**Directions**
Set out everything in the data from the line containing "What sequence correctly arranges" down through the final line, inclusive, as a Markdown table with the columns Row and Line. Omit blank lines and leave the pictures out.

**Listed records**
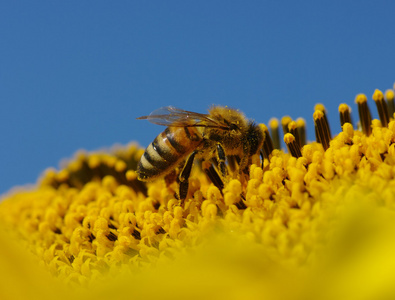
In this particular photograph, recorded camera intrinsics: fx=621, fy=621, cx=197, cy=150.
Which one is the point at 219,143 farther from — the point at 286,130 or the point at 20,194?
the point at 20,194

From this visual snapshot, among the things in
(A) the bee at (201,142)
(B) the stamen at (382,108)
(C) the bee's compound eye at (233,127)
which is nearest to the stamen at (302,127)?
(B) the stamen at (382,108)

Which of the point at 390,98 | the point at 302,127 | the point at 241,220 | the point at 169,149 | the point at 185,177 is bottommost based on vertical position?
the point at 241,220

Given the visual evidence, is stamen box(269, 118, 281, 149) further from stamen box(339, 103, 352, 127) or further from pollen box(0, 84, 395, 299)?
stamen box(339, 103, 352, 127)

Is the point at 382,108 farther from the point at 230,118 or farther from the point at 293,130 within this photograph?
the point at 230,118

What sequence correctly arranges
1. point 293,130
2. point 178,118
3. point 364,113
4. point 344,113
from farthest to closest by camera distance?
point 364,113
point 344,113
point 293,130
point 178,118

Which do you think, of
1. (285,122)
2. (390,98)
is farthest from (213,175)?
(390,98)

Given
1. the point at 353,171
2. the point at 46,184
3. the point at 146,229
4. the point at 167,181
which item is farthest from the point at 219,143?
the point at 46,184

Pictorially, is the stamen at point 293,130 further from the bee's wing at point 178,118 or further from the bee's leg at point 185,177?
the bee's leg at point 185,177

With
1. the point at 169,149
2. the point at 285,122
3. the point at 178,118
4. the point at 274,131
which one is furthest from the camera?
the point at 274,131
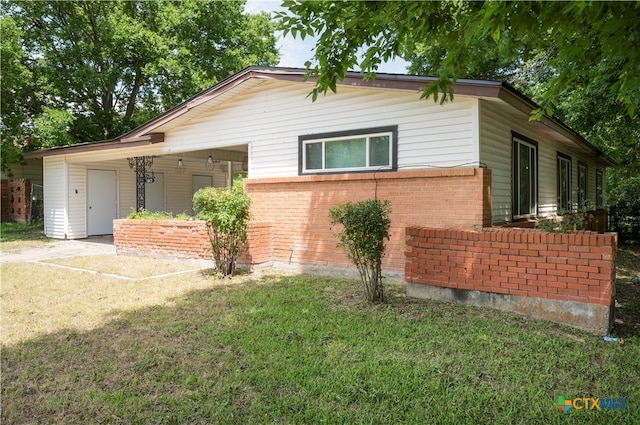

**Response below**
| Row | Line |
|---|---|
| 1 | What sequence correctly arranges |
| 2 | 1. point 293,130 |
| 3 | 2. point 178,118 |
| 4 | 3. point 364,113 |
| 5 | 4. point 344,113 |
| 6 | from farthest to closest by camera distance? |
| 7 | point 364,113 |
| 8 | point 344,113 |
| 9 | point 293,130 |
| 10 | point 178,118 |
| 11 | Which do you think, of |
| 12 | 1. (285,122) |
| 13 | 2. (390,98) |
| 14 | is farthest from (213,175)? |
| 15 | (390,98) |
| 16 | Given |
| 17 | 1. the point at 353,171 |
| 18 | 2. the point at 46,184 |
| 19 | 3. the point at 146,229 |
| 20 | 4. the point at 167,181 |
| 21 | which item is farthest from the point at 219,143? |
| 22 | the point at 46,184 |
| 23 | Pictorially, is the stamen at point 293,130 further from the bee's wing at point 178,118 or further from the bee's leg at point 185,177? |
| 24 | the bee's leg at point 185,177 |
| 25 | With |
| 26 | 1. the point at 169,149 |
| 27 | 2. the point at 285,122 |
| 28 | 3. the point at 178,118 |
| 29 | 4. the point at 274,131 |
| 30 | which one is furthest from the camera? |
| 31 | the point at 274,131 |